Family violence strikes men, too
By Cathy Young | January 9, 2006
LAST MONTH, in a little-noticed end-of-the-year action, Congress reauthorized the Violence Against Women Act. The final version includes text that, for the first time, recognizes male victims of domestic violence and sexual assault. This is a step in the right direction of a balanced approach to family violence -- but only the first step.
The new language, included due to lobbying by men's advocacy groups, states that authorized federal grants can be given to programs that ''provide assistance to female victims, male victims, or both." There has been confusion over this issue in the past, and the clarification is most welcome.
No less important, the bill directs the General Accounting Office to ''conduct a study to establish the extent to which men, women, youth, and children are victims of domestic violence, dating violence, sexual assault, and stalking and the availability to all victims of shelter, counseling, legal representation, and other services commonly provided to victims of domestic violence." The text of this provision specifies that the study should rely not only on crime statistics but on public health and academic studies and should investigate whether services are available to male as well as female victims.
Whether men as well as women are victims of domestic violence has been the subject of many arguments and dueling statistics. Men's rights activists cite numerous family violence surveys showing that women are just as likely to be aggressors in the home as men, but often downplay the fact that women are at greater risk of injury. Battered women's groups point to Justice Department statistics from crime victimization surveys showing that 85 percent of intimate partner violence victims are women, but fail to mention that these surveys miss many violent acts that the victim does not regard as a crime. The 1996 National Violence Against Women Survey, cosponsored by the Centers for Disease Control and the National Institute of Justice, found that 38 percent of the approximately 2.3 million Americans who experience partner violence every year are men.
Too often, abused men have to fight an uphill battle to be taken seriously. Men are presumed to be able to take care of themselves because they are generally bigger and stronger; but that advantage can be neutralized by a weapon, a surprise attack, or a man's reluctance to use force against a woman even to fend off her assault. (The most reliable research shows that up to 35 percent of victims injured by violent partners are men.) Yet many domestic violence programs offer minimal or no services to men, and male victims often have to deal with attitudes that are considered Neanderthal if expressed toward women -- for instance, that they must have done something to provoke the assault.
Bias against male victims is harmful not only to men. It hurts children whose fathers are unable to remove them from abusive households and women whose brothers or sons are victims of abuse. Actually, it's bad for all women, who will never be truly equal unless they are held equally accountable for their actions.
The recognition of violence toward men in the new law is an important achievement. But some major problems with the legislation remain.

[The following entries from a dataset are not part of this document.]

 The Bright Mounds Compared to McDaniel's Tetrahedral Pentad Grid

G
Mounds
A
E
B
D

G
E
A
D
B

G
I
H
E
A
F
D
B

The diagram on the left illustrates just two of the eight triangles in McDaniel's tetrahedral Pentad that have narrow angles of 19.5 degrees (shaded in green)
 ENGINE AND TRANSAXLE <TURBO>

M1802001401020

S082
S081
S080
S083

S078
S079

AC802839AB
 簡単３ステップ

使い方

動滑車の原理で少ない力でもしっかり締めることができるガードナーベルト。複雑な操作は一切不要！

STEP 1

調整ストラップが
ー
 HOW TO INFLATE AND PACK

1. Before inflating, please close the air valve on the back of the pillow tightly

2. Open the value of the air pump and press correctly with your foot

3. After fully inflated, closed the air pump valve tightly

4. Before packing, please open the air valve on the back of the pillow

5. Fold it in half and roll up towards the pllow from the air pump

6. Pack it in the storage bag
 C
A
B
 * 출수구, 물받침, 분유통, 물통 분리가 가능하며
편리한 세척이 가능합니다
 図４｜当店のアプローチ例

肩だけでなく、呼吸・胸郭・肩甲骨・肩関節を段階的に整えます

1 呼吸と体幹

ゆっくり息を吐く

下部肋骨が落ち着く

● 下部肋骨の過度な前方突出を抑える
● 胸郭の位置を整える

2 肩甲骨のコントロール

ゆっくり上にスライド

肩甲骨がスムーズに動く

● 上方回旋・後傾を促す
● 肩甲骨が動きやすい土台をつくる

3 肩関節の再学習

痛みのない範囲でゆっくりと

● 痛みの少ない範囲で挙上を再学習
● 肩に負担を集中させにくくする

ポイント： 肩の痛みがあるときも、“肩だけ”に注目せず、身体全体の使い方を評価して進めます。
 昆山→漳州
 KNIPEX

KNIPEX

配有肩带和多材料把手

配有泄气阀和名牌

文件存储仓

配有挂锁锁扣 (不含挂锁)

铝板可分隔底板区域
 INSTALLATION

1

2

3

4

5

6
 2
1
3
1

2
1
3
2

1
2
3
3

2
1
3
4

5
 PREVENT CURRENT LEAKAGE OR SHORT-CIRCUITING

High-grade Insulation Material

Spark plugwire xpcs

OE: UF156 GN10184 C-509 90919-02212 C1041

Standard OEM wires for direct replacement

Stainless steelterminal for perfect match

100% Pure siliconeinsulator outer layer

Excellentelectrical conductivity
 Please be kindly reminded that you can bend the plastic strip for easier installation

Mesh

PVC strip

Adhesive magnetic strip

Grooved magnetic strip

First, the law has created a symbiotic relationship between the federal government and the battered women's advocacy movement. State coalitions against domestic violence play a vital role in the implementation of programs and policies based on the law. Unfortunately, most of these groups espouse a radical feminist ideology that reduces the complex issues of abuse to ''women good, men bad" -- a secular religion with the patriarchy as the devil. Take this tidbit from the website of the Arizona Coalition Against Domestic Violence: ''All men benefit from the violence of batterers. There is no man who has not enjoyed the male privilege resulting from male domination reinforced by the use of physical violence. . . . Battering by individual men keeps all women in line." This is hateful stuff.
Congress should have directed each state to create a domestic violence board to oversee the implementation of Violence Against Women Act programs, with no more than a quarter or a third of the seats going to members of battered women's groups and the rest to scholars, mental health professionals, and community activists.
In addition, the gender-specific title of the legislation still perpetuates the notion that violence against women deserves special concern. A gender-neutral title such as ''The Family Violence and Sexual Assault Prevention Act" would have sent a much better message.
Still, the bill creates new opportunities to ensure fairness in domestic violence services, and that counts for a great deal. These opportunities should not be missed.
Cathy Young is a contributing editor at Reason magazine. Her column appears regularly in the Globe.